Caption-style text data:
▽
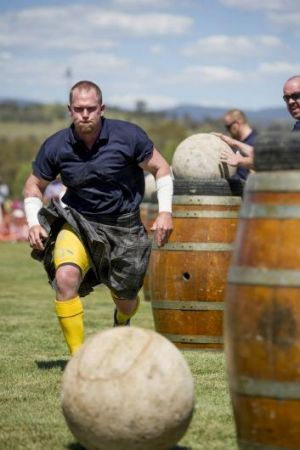 Focused: Strongman Moe Westmoreland moves in for the challenge during the Stones of Manhood competition at the Canberra ...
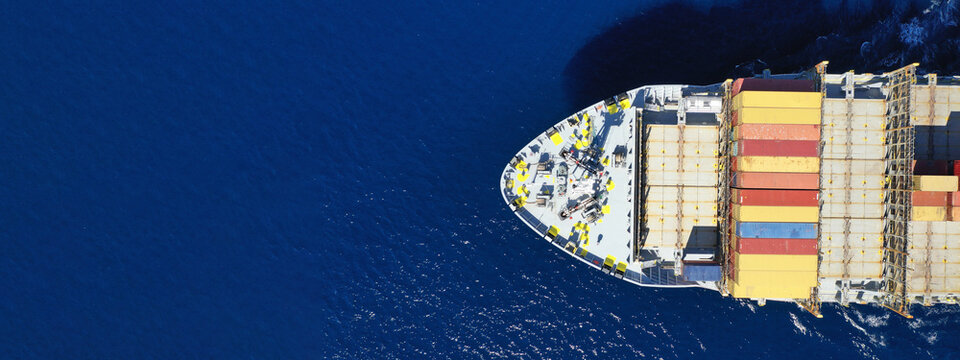 Aerial drone ultra wide panoramic view above huge colourful container carrier vessel cruising deep blue open ocean sea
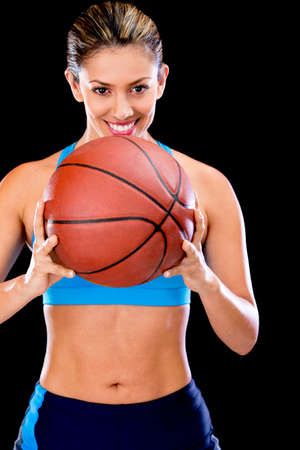 Female basketball player holding the ball and smiling  photo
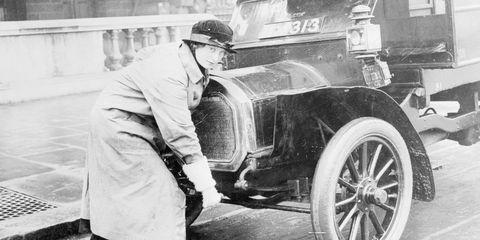 woman hand cranking car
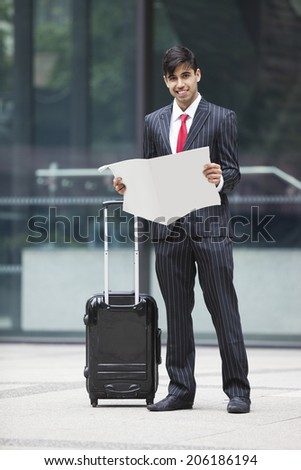 Young Indian businessman with luggage bag reading paper - stock photo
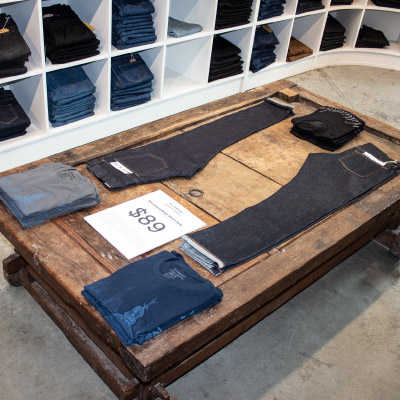 raw denim jeans sale inside store display on buddha bed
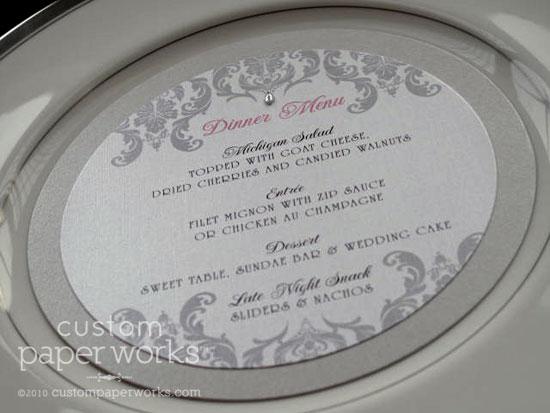 Silver, white and pink circular wedding meus with damask artwork.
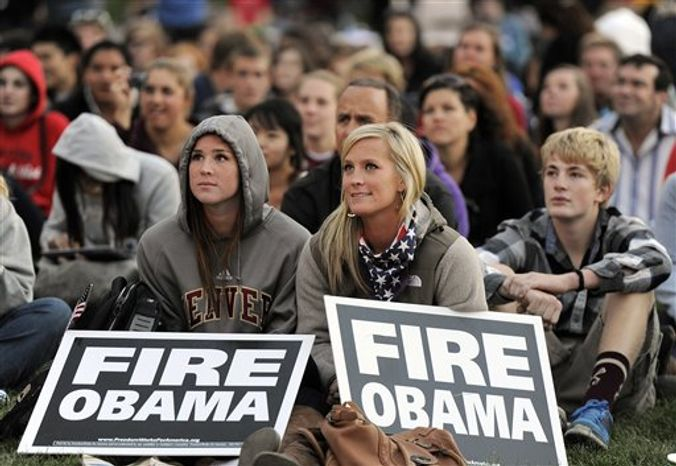Jordan Johnston, 20, and Jessica Johnston, 27, supporters of Republican presidential candidate Mitt Romney prepare to watch the debate on a outside screen at the University of Denver Wednesday, Oct. 3, 2012, in Denver. (AP Photo/Chris Schneider)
△
PROMPT:
Pictures aside, repeat every line of the data above exactly.

PROBLEM SOLUTION:
 Focused: Strongman Moe Westmoreland moves in for the challenge during the Stones of Manhood competition at the Canberra ...
 Aerial drone ultra wide panoramic view above huge colourful container carrier vessel cruising deep blue open ocean sea
 Female basketball player holding the ball and smiling  photo
 woman hand cranking car
 Young Indian businessman with luggage bag reading paper - stock photo
 raw denim jeans sale inside store display on buddha bed
 Silver, white and pink circular wedding meus with damask artwork.
Jordan Johnston, 20, and Jessica Johnston, 27, supporters of Republican presidential candidate Mitt Romney prepare to watch the debate on a outside screen at the University of Denver Wednesday, Oct. 3, 2012, in Denver. (AP Photo/Chris Schneider)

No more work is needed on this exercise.